My overall assessment is that this filter will be that it is completely adequate to all but the most demanding landscape photographers, offering good functionality at an affordable price. However, I am going to start with the negatives so that everyone is aware.
The problems associated with variable neutral density filters fundamentally arise due to how this filter functions. The filter is comprised of two polarizing filters, and by rotating the front filter you can increase or decrease the amount of light reaching your sensor. Now, at the most extreme setting this filter will exhibit the undesirable effects of this design in quite a pronounced fashion. The Black X:
Now do not be too alarmed this effect is only present at the most extreme setting. When used at less extreme settings this filter exhibited a very slight loss of sharpness that is only apparent when zoomed in to 1:1 magnification and about a 150K shift in white balance towards yellow that is easy to correct for in post as long as you shoot in the raw file format. The only other negative I noticed is that it is that when you adjust the filter, the dimming effect is quite slow at the beginning of the range (stays at 1 2/3rds stops from minimum to about a third of the way through the rotation), but then dims at a much greater rate at the higher end of the range. It would be nice if the dots on the filter correlated to the effect it would have to reproduce desired results.

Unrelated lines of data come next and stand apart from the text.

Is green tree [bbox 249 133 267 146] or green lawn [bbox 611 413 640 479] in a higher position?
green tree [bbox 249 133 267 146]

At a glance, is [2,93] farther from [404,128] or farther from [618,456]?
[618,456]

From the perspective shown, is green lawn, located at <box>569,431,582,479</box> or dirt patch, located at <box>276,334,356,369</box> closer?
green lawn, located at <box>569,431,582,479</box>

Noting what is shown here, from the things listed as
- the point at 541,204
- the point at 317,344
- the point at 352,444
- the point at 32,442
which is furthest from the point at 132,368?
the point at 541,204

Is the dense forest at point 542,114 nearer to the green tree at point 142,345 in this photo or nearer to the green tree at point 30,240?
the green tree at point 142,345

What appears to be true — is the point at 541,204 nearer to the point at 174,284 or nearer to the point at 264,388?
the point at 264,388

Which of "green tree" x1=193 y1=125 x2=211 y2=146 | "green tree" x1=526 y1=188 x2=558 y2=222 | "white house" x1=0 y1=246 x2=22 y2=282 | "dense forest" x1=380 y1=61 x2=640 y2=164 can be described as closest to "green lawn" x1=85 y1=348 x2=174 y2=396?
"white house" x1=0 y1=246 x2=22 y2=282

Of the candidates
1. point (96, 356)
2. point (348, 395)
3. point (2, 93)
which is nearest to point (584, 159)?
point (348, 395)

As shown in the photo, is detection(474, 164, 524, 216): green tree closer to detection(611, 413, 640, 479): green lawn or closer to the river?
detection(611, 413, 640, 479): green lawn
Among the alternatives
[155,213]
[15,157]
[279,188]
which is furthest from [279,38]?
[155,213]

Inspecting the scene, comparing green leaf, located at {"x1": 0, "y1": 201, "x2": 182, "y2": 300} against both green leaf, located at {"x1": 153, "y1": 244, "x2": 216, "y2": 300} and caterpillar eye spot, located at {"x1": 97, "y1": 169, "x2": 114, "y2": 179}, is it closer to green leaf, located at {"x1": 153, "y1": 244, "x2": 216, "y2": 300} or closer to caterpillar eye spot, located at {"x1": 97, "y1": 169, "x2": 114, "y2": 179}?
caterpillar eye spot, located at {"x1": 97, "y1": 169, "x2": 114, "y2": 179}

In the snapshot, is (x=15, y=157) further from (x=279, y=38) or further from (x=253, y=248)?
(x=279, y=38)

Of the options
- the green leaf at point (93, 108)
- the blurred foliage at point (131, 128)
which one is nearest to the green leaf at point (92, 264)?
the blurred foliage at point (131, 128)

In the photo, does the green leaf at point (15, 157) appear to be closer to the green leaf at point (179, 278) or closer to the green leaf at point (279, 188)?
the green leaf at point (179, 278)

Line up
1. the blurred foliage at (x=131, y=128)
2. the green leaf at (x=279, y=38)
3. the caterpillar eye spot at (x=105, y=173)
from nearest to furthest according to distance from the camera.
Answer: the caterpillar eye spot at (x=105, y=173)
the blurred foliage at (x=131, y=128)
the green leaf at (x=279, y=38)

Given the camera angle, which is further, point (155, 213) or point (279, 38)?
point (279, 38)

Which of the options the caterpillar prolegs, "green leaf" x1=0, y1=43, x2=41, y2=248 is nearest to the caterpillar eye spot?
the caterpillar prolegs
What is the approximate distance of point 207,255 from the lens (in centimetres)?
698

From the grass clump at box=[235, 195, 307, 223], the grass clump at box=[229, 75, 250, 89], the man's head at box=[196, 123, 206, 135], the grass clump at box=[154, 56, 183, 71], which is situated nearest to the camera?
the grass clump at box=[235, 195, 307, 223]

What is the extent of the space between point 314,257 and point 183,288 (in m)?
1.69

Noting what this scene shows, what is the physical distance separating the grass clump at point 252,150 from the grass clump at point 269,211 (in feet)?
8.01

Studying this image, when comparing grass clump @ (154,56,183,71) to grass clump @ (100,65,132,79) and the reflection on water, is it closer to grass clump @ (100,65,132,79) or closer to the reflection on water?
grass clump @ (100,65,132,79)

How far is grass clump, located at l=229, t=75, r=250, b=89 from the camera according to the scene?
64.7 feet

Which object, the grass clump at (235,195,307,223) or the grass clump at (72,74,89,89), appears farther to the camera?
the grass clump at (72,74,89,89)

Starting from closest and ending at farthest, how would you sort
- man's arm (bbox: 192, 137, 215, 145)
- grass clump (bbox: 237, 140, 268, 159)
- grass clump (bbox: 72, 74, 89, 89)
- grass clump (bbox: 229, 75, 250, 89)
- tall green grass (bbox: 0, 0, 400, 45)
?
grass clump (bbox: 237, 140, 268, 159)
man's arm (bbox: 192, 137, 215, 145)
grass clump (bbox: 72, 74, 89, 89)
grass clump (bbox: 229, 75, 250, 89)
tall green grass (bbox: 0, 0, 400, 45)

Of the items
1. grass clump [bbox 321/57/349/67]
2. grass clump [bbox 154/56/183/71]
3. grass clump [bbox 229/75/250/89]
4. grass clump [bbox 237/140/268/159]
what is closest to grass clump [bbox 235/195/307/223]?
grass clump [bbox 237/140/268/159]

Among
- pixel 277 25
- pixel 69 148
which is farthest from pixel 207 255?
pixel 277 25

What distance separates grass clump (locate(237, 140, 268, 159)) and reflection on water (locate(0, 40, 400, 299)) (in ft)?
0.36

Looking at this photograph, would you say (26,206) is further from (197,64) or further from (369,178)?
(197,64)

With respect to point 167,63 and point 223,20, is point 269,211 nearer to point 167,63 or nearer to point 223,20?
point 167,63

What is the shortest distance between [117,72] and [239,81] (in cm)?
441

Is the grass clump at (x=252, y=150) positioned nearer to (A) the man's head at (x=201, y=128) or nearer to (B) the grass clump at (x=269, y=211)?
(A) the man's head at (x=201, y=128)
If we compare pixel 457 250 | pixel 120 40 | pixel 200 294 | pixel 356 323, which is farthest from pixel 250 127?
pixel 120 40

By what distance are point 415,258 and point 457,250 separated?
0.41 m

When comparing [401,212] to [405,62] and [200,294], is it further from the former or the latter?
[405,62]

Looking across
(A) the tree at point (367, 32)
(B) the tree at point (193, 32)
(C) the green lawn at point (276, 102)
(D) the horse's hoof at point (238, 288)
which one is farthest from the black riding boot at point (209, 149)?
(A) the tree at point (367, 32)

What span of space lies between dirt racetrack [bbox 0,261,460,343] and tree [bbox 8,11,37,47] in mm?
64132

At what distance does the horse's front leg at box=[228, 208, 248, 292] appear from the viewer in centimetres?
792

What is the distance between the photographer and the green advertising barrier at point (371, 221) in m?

Now my testing methods would not hold up to scientific inquiry, but I made certain to follow certain procedures to ensure consistency between examples.
Images captured on a Canon EOS 6D
Lens used was a Sigma 50mm f/1.4 Art
Tripod used with center column down
White balance set to 3200K
Raw file format
IS0 100, f/3.2
Base image shot at ISO 100, f/3.2, 0.5 seconds
White balance was corrected in Adobe Lightroom in the shots below
Some exposures have been adjusted for consistency (0.3 stops or less, unless otherwise noted as in the last image)
Base Image (0.5 Seconds):
2 Stops (2 Seconds):
3 Stops (4 Seconds):
Four Stops (8 Seconds):
Five Stops (15 Seconds):
6 Stops (30 Seconds):
7 Stops (in time value 60 Seconds): Adjust to 8.5 stops when considering post processing adjustments (150 seconds):
(Camera meter was thrown off at this level of darkening, exposure was pulled up in post by 1.5 stops)
So is this a highly recommended purchase? Of course not, it’s a compromise. Is this a purchase that has quite good performance for the price? Yes it is as long as you have realistic expectations and an understanding that you will get a black X in your frame if pushing the filter to stronger settings. So, I have covered that variable ND filters are an option if you do not want to carry around a rectangular drop-in filter system or a bunch of screw on filters, and I would argue that overall K&F’s iteration is worth far more than its selling point and a decent option for beginners to professionals on a budget that want to conveniently experiment with long exposure photography, or wide aperture photography/video in bright conditions. If you are serious about using filters, you will quickly replace this one.